Problem - Print the interview excerpt below from "I do like to" to "duties for them.", word for word.

(Extract begins)

In terms of feeling better, Howlin' Wolf, Muddy Waters, the stuff by Little Feat that kicks your butt. Start Me Up, by the Rolling Stones. Good R&B. Marvin Gaye, Junior Walker. You'll notice I haven't said much from this decade. I'm real current.
I do like to wallow in sad songs when I'm feeling sad. I sing them for that reason, too. But I never do more than three in a row. Otherwise, people would be killing themselves in the audience.
15.
[Q] Playboy: When you decided to take better care of yourself, was there a particular moment when you realized you had to stop drinking?
[A] Raitt: Well, I knew it was coming. I knew that I was going to have to stop drinking too much, because I was putting on a lot of weight and I didn't like the way I looked. And, as people who have had an episode in their lives will tell you, the more your self-esteem drops when you don't like the way you look, the more you try to deny the problem. In my case, it doubled up at a time when Warner Bros., unrelatedly, chose to relieve me of my duties for them.

(Extract ends)
(Data shown begins)

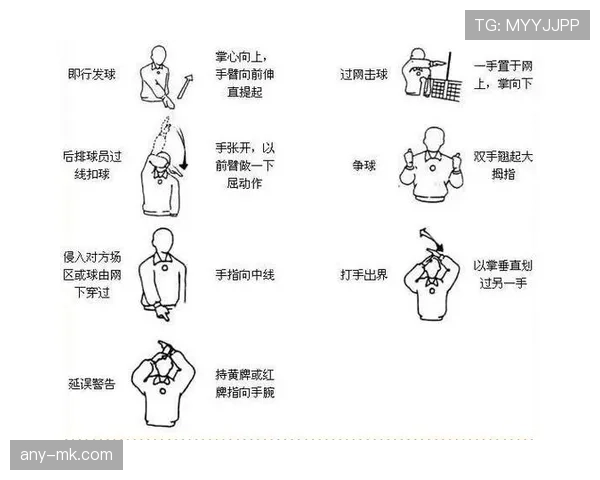 TG: MYYJJPP

即行发球

掌心向上，手臂向前伸直提起

后排球员过线扣球

手张开，以前臂做一下屈动作

侵入对方场区或球由网下穿过

手指向中线

延误警告

持黄牌或红牌指向手腕

过网击球

一手置于网上，掌向下

争球

双手翘起大拇指

打手出界

以掌垂直划过另一手

any-mk.com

(Data shown ends)

Solution below -
I do like to wallow in sad songs when I'm feeling sad. I sing them for that reason, too. But I never do more than three in a row. Otherwise, people would be killing themselves in the audience.
15.
[Q] Playboy: When you decided to take better care of yourself, was there a particular moment when you realized you had to stop drinking?
[A] Raitt: Well, I knew it was coming. I knew that I was going to have to stop drinking too much, because I was putting on a lot of weight and I didn't like the way I looked. And, as people who have had an episode in their lives will tell you, the more your self-esteem drops when you don't like the way you look, the more you try to deny the problem. In my case, it doubled up at a time when Warner Bros., unrelatedly, chose to relieve me of my duties for them.